Attic Black-figure Lekythos Vase with Bull being led to Sacrifice Design
c 500 BCE
11.75 x 5 x 5 in. (29.845 x 12.7 x 12.7 cm)
(active 510 BCE - 490 BCE)
Medium and Support:
black paint on ceramic
Gift of Mr. Frank T. Howard
This Athenian funerary urn is one of the oldest works in the Museum's collection. A vintage sign in the old Gibson Museum described this piece, with some error, as one of three "funeral urns from the neighborhood of Corinth, Greece, presented to the Howard Memorial Library by Mr. Frank T. Howard in 1901. They were obtained from the official excavator of the Greek government. Their age is about four thousand years."
Thanks to updated research, we now that this work is attributed to the artist known as the Gela Painter, and is closer to 2,500 years in age and originated in Athens (not Corinth).
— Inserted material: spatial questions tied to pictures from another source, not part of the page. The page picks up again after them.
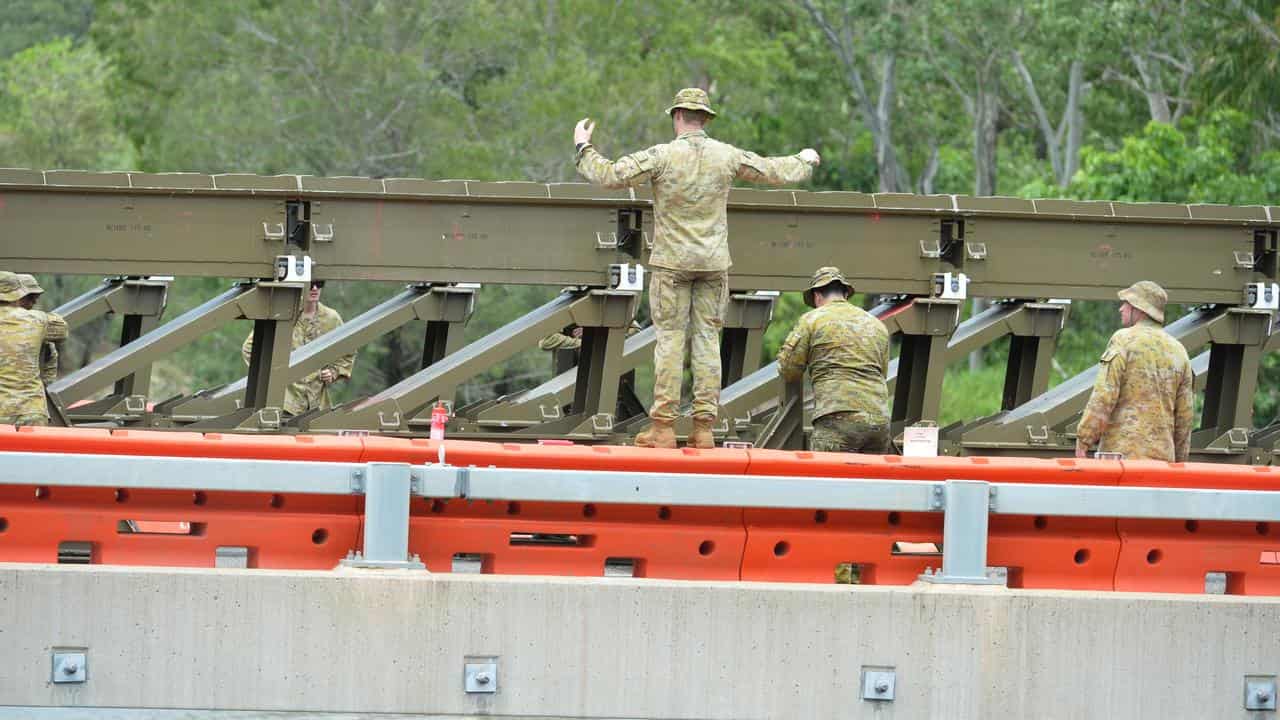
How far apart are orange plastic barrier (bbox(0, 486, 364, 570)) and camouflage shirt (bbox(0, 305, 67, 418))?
9.38 feet

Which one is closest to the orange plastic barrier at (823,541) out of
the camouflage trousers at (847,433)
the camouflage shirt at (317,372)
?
the camouflage trousers at (847,433)

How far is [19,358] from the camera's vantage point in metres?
10.6

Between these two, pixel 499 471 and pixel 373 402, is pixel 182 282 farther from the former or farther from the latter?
pixel 499 471

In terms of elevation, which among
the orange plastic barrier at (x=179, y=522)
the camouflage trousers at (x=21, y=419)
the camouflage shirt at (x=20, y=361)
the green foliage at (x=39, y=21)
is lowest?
the orange plastic barrier at (x=179, y=522)

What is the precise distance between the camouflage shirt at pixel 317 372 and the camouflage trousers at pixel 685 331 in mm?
5426

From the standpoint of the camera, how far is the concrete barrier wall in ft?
24.2

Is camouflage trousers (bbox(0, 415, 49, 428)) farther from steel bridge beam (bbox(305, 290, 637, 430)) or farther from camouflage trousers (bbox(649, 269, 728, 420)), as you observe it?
camouflage trousers (bbox(649, 269, 728, 420))

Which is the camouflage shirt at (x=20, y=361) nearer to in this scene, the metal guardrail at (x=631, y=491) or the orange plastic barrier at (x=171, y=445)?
the orange plastic barrier at (x=171, y=445)

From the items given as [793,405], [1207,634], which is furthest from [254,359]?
[1207,634]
The Gela Painter was a prolific artist in ancient Greece whose distinctive style is recognizable. They sculpted and painted lekythoi vases in the black-figure style which was native to the Attica Peninsula, at the site of present-day Athens. Lekythoi vases, designed to hold oil, were often used as funerary urns that held perfumed oil to anoint the bodies of the deceased or as grave goods to be used by the dead in the afterlife.
Known for creating original compositions that primarily depicted mythological scenes, the Gela Painter's work is sometimes considered to be “rushed’ due to inconsistencies in technique. However, some scholars suggest this ambiguity was intentional, as the Gela Painter focused more on symmetry and design over detail and narrative.
In this piece, we see a procession of robed men bringing objects as offerings. The figures are leaning slightly forward, which suggests motion, and their repetition makes a unique composition that can be viewed from any direction. The other side of the vessel (not pictured) shows a bull being let to sacrifice. The vase wobbles slightly, which has been noted of other Gela Painter’s works. There is evidence the vase has been restored- suggesting it was found as fragments that were put back together.